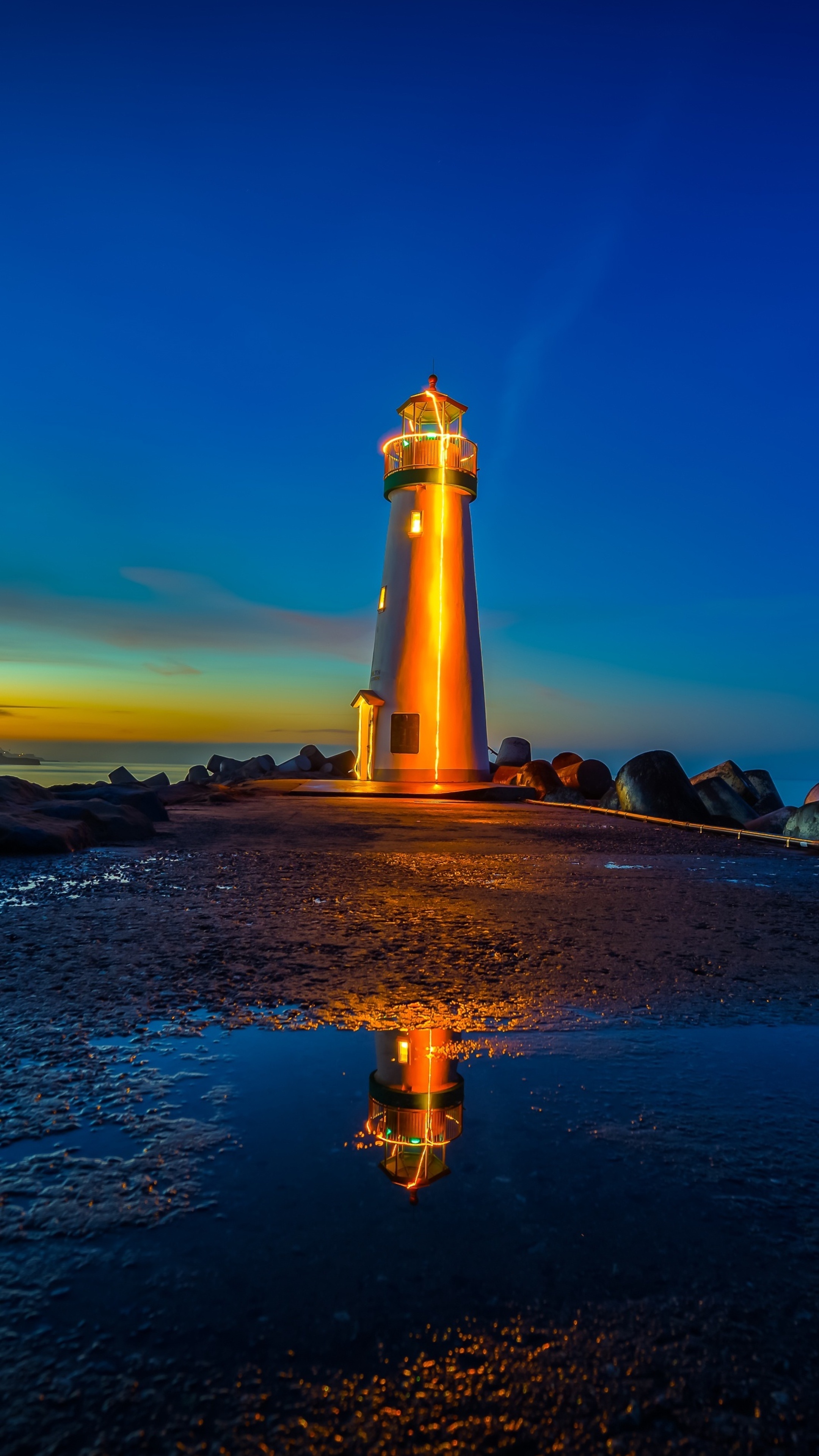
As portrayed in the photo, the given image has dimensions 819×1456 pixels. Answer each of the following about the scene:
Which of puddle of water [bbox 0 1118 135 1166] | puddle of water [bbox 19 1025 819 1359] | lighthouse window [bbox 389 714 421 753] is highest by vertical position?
lighthouse window [bbox 389 714 421 753]

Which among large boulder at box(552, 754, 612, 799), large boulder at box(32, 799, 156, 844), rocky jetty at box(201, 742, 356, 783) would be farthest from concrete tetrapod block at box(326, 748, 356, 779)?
large boulder at box(32, 799, 156, 844)

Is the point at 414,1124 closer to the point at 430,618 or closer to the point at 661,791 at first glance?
the point at 661,791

Goal: Transcribe the text of all the records above word for word, leaving out the pictures.

Response:
As portrayed in the photo, the given image has dimensions 819×1456 pixels. Answer each of the following about the scene:
Which of puddle of water [bbox 0 1118 135 1166] | puddle of water [bbox 19 1025 819 1359] | lighthouse window [bbox 389 714 421 753] is highest by vertical position?
lighthouse window [bbox 389 714 421 753]

Which among large boulder at box(552, 754, 612, 799), large boulder at box(32, 799, 156, 844), rocky jetty at box(201, 742, 356, 783) would be farthest from concrete tetrapod block at box(326, 748, 356, 779)?
large boulder at box(32, 799, 156, 844)

Is the point at 414,1124 closer to the point at 430,618 or closer to the point at 661,791 at first glance?
the point at 661,791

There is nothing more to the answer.